Michelada And Chelada Time

Yet another Mexican phenomenon is the talk of the beer business.

Building on the popularity of Mexican beers, cheledas are attracting attention at Florida’s Mendez Fuel (pictured).
Building on the popularity of Mexican beers, cheledas are attracting attention at Florida’s Mendez Fuel (pictured).

As beer retailers are filling the shelves for the summer selling season, it might be wise to make room for a few micheladas. The Mexican-born drinks, and most especially their chelada variants, continue to buck overall beer sales trends and woo an ever-growing customer base. Indeed, cheladas are poised to be a hot trend in the beer category this summer. 

Micheladas—typically comprised of lager, lime juice, hot sauce, spices, and sometimes tomato or clam juice—have long been the beer lover’s alternative to the Bloody Mary. But thanks to the strong growth of the Modelo Especial line of mostly fruit-forward cheladas in recent years, the products are gaining placement in cold boxes and on beer shelves across the country. “The strong performance of our flavors has enabled Modelo Chelada to become the No. 1 ready-to-drink chelada in the category,” says Greg Gallagher, senior vice president of brand marketing at Constellation Brands. For the 52 weeks ending April 21, dollar sales of Modelo Chelada increased more than 30%, notes Gallagher, pointing to Circana data. 

Modelo Chelada Especial—a mix of the popular Mexican brew, tomato, salt, and lime—was first introduced in 2013. Since then, Constellation Brands has launched six fruit-flavored line extensions in 24-ounce single-serve cans ($4), along with three different 12-packs of 12-ounce cans ($18). According to Gallagher, the brand surpassed sales volume of 20 million (2.25-gallon) cases in 2023. Indeed, for the last five years, Modelo Chelada has earned Hot Brand status from Impact Databank. 

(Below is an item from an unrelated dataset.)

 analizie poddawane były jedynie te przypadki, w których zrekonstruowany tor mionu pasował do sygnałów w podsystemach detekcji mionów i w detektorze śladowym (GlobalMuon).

Earlier this year, the Modelo Chelada line was expanded with the Fresca Picante (strawberry and chili pepper) expression, joining the portfolio’s other flavors—Limón y Sal, Mango y Chile, Piña Picante (pineapple and chili pepper), Naranja Picosa (spicy orange), and Sandia Picante (spicy watermelon). Modelo Negra, the brand’s dark lager sibling, has also expanded into cheladas, with the introduction of Modelo Chelada Negra con Chile this spring in select states. According to Gallagher, marketing support for Modelo Chelada will be expanded this summer “to further drive awareness and reach new flavor-seeking consumers.” Support includes English and Spanish language media, as well as the integration of Chelada into Modelo Especial retail and sponsorship programming to drive sampling opportunities. 

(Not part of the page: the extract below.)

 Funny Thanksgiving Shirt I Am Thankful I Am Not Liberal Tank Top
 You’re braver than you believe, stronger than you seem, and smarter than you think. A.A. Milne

While Modelo Chelada is the category leader—Gallagher says it has a 67% dollar share—other brands also play a role. Mexican brews Tecate and Sol both front michelada or chelada line extensions, and Constellation Brands’ Victoria, a Vienna-style lager, launched Vicky Chamoy, a chamoy-flavored beer, with notes of sweet, salty, spicy, and sour, in 2022. Anheuser-Busch, meanwhile, has been marketing Budweiser and Bud Light cheladas, made with Clamato juice, for about 15 years. Last year, the Bud Light Chelada line was expanded with the introduction of the Tajín Chili Limón expression ($14 a 12-pack of 12-ounce cans), in partnership with Tajín USA, the chili powder marketer. 

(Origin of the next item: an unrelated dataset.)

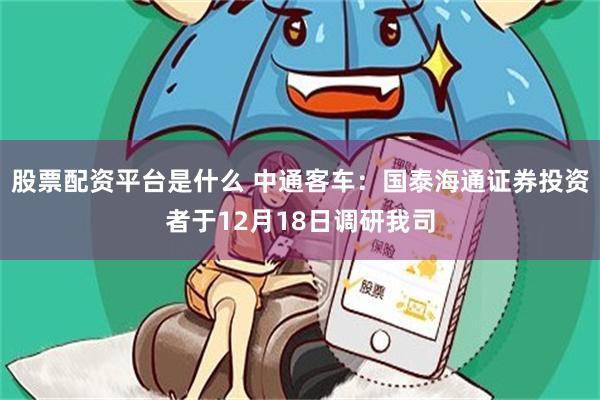 股票配资平台是什么 中通客车：国泰海通证券投资者于12月18日调研我司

Cheladas are largely sold as 24- or 25-ounce single-serve cans, and convenience stores have emerged as the largest trade channel for the products. Gallagher says that c-stores account for more than half of Modelo Chelada’s volume, and dollar sales in the channel jumped 27% in the most recent 52-week period. “Michelada is a hot category in our stores,” says Joseph Bickham, CEO of Fuel City, a chain of seven c-stores in the Dallas area. Blanca Ruiz, retail specialist at the chain, notes that the stores stock about 20 different chelada SKUs, and that Modelo Cheladas are among the stores’ top-selling items. At Miami-based Mendez Fuel, meanwhile, co-owner Andrew Mendez says, “Cheladas do very well at our stores, especially the stores that attract more Hispanic customers.” Modelo Chelada ($4) is the top seller at the chain, but “sales of Bud and Bud Light Cheladas have picked up lately,” Mendez notes. 

Both Mendez and Ruiz expect chelada growth to continue. The Miami retailer says he’s a bit surprised that other leading brands haven’t entered the segment, a move that would certainly drive awareness. According to Ruiz, the continued marketing and new flavor support from brands like Modelo will benefit beer retailers. “The popularity and consumer demand for cheladas is very high,” she says, “and we’ll continue to capitalize on these opportunities.”